— begin —
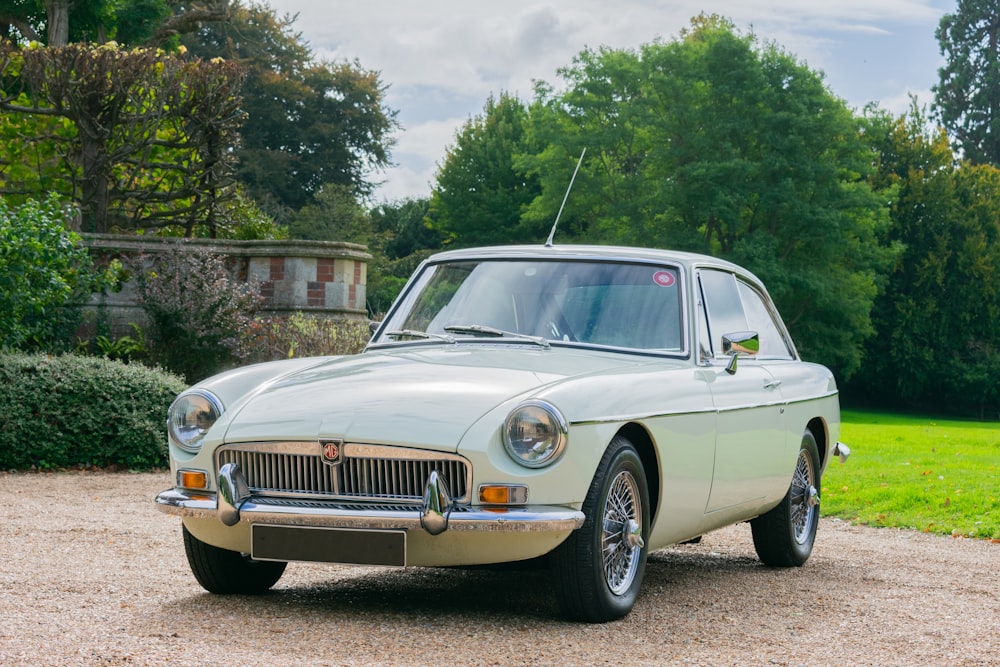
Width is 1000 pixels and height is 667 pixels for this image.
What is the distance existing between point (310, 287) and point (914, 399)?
126ft

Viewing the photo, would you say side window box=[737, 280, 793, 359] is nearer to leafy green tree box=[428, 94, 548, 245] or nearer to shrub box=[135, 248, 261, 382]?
shrub box=[135, 248, 261, 382]

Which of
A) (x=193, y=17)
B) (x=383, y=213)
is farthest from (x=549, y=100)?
(x=193, y=17)

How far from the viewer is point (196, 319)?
657 inches

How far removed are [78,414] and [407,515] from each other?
8.07 m

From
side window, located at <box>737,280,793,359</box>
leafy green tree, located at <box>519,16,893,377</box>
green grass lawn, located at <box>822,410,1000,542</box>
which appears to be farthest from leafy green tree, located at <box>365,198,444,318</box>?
side window, located at <box>737,280,793,359</box>

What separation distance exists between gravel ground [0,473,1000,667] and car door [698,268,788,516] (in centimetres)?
50

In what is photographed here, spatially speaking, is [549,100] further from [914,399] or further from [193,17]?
[193,17]

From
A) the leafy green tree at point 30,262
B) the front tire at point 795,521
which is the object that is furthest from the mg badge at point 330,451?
the leafy green tree at point 30,262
— end —
Can you write out all of the items above again, swapping "front tire" for "rear wheel" and changing nothing else? Leave the pictures out.

Width is 1000 pixels and height is 667 pixels for this image.
What is the distance existing between point (310, 287) and point (914, 399)?
126ft

Viewing the photo, would you say side window box=[737, 280, 793, 359] is nearer to leafy green tree box=[428, 94, 548, 245] or nearer to shrub box=[135, 248, 261, 382]?
shrub box=[135, 248, 261, 382]

Which of
A) (x=193, y=17)
B) (x=383, y=213)
is farthest from (x=549, y=100)?
(x=193, y=17)

How far from the viewer is point (196, 319)?
657 inches

How far removed are [78,414] and [407,515] from each other?
8.07 m

From
side window, located at <box>737,280,793,359</box>
leafy green tree, located at <box>519,16,893,377</box>
green grass lawn, located at <box>822,410,1000,542</box>
which appears to be farthest from leafy green tree, located at <box>365,198,444,318</box>?
side window, located at <box>737,280,793,359</box>

What separation distance exists between gravel ground [0,473,1000,667] and car door [698,268,788,516] (in centimetres)?
50

In what is photographed here, spatially speaking, is [549,100] further from [914,399] or further from [193,17]?
[193,17]

From
A) the leafy green tree at point 30,262
B) the rear wheel at point 795,521
which is the object that is furthest from the mg badge at point 330,451?
the leafy green tree at point 30,262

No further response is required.